» INSTRUCTION A:
Answer each question using the mailing-list thread about HTM in natural language processing.
(i) What does Francisco Webber say he will work on further?
(ii) Where does James Tauber say he will commit the Python scripts he writes?
(iii) According to the list of statistical characteristics, what should also count as words in the word count?
» INSTRUCTION B:
Carry on the mailing-list thread about HTM in natural language processing from where it stops.

» SOURCE DOCUMENT:
○ ○ ○ ○ ○ ○ ○
Re: [nupic-dev] HTM in Natural Language Processing

Francisco Webber Wed, 28 Aug 2013 12:53:04 -0700

Ok,
I will work on the specs further.

Francisco


On 28.08.2013, at 20:21, James Tauber wrote:

> I plan to work on it tonight and will commit the python scripts I write for 
> them to my repo.
> 
> James
> 
> 
> On Wed, Aug 28, 2013 at 2:16 PM, Matthew Taylor <[email protected]> wrote:
> If anyone starts to work on tasks in Francisco's list of statistical 
> characteristics, please reply here so we don't have any duplication of work.
> 
> ---------
> Matt Taylor
> OS Community Flag-Bearer
> Numenta
> 
> 
> On Wed, Aug 28, 2013 at 10:14 AM, Francisco Webber <[email protected]> wrote:
> James, Thats great!
> 
> A next step would be to calculate some statistical characteristics of the 
> collection. 
> Typically:
> 
> - Size in Bytes of the Collection
> - Size in Bytes of each Document
> - Word count of the Collection (punctuation signs should count a words too)
> - Word count of each Document (idem)
> - Wordlist of the Collection (each occurring word has an entry)
> - Wordlist of each Document (idem)
> - Coverage of vocabulary of each Document in percent of the Collection 
> vocabulary (maybe also unique vocabulary for each Document)
○ ○ ○ ○ ○ ○ ○
» RAW DATA:
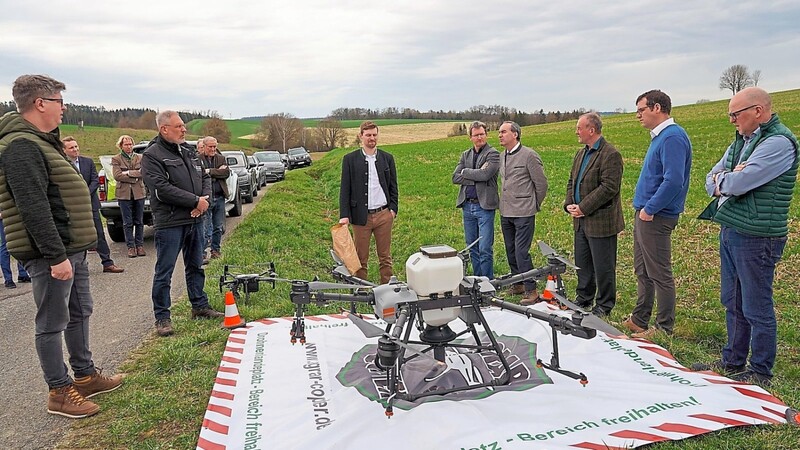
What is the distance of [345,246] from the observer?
○ ○ ○ ○ ○ ○ ○
» EXERCISE RESPONSE A:
(i) The specs.
(ii) To his repo.
(iii) Punctuation signs.

» EXERCISE RESPONSE B:
> 
> The last line will tell us if the coverage is evenly distributed over the 
> different documents. We might eliminate some of them from the list if they 
> don't match.
> 
> In the end we could make a script that gives each of the calculated items a 
> speaking name, casts it as a constant and generates an include file. This 
> makes it easy to create the evaluation code later.
> 
> Francisco
> 
> 
> On 28.08.2013, at 18:47, James Tauber wrote:
> 
>> I've actually moved the texts to a full-blown GitHub repo:
>> 
>> https://github.com/jtauber/nupic-texts
>> 
>> so feel free to log issues against it if other changes are necessary and/or 
>> fork and do pull requests if you want to change/add anything.
>> 
>> James
>> 
>> 
>> On Tue, Aug 27, 2013 at 1:54 PM, James Tauber <[email protected]> wrote:
>> All done:
>> 
>> https://gist.github.com/jtauber/6347309
>> 
>> 
>> 
>> 
>> On Tue, Aug 27, 2013 at 12:35 PM, James Tauber <[email protected]> wrote:
>> yep, I'm working on it :-)
>> 
>> 
>> On Tue, Aug 27, 2013 at 12:29 PM, Francisco Webber <[email protected]> wrote:
>> yes James that looks perfect.
>> great job!
>> Now we need the other tales in the same format.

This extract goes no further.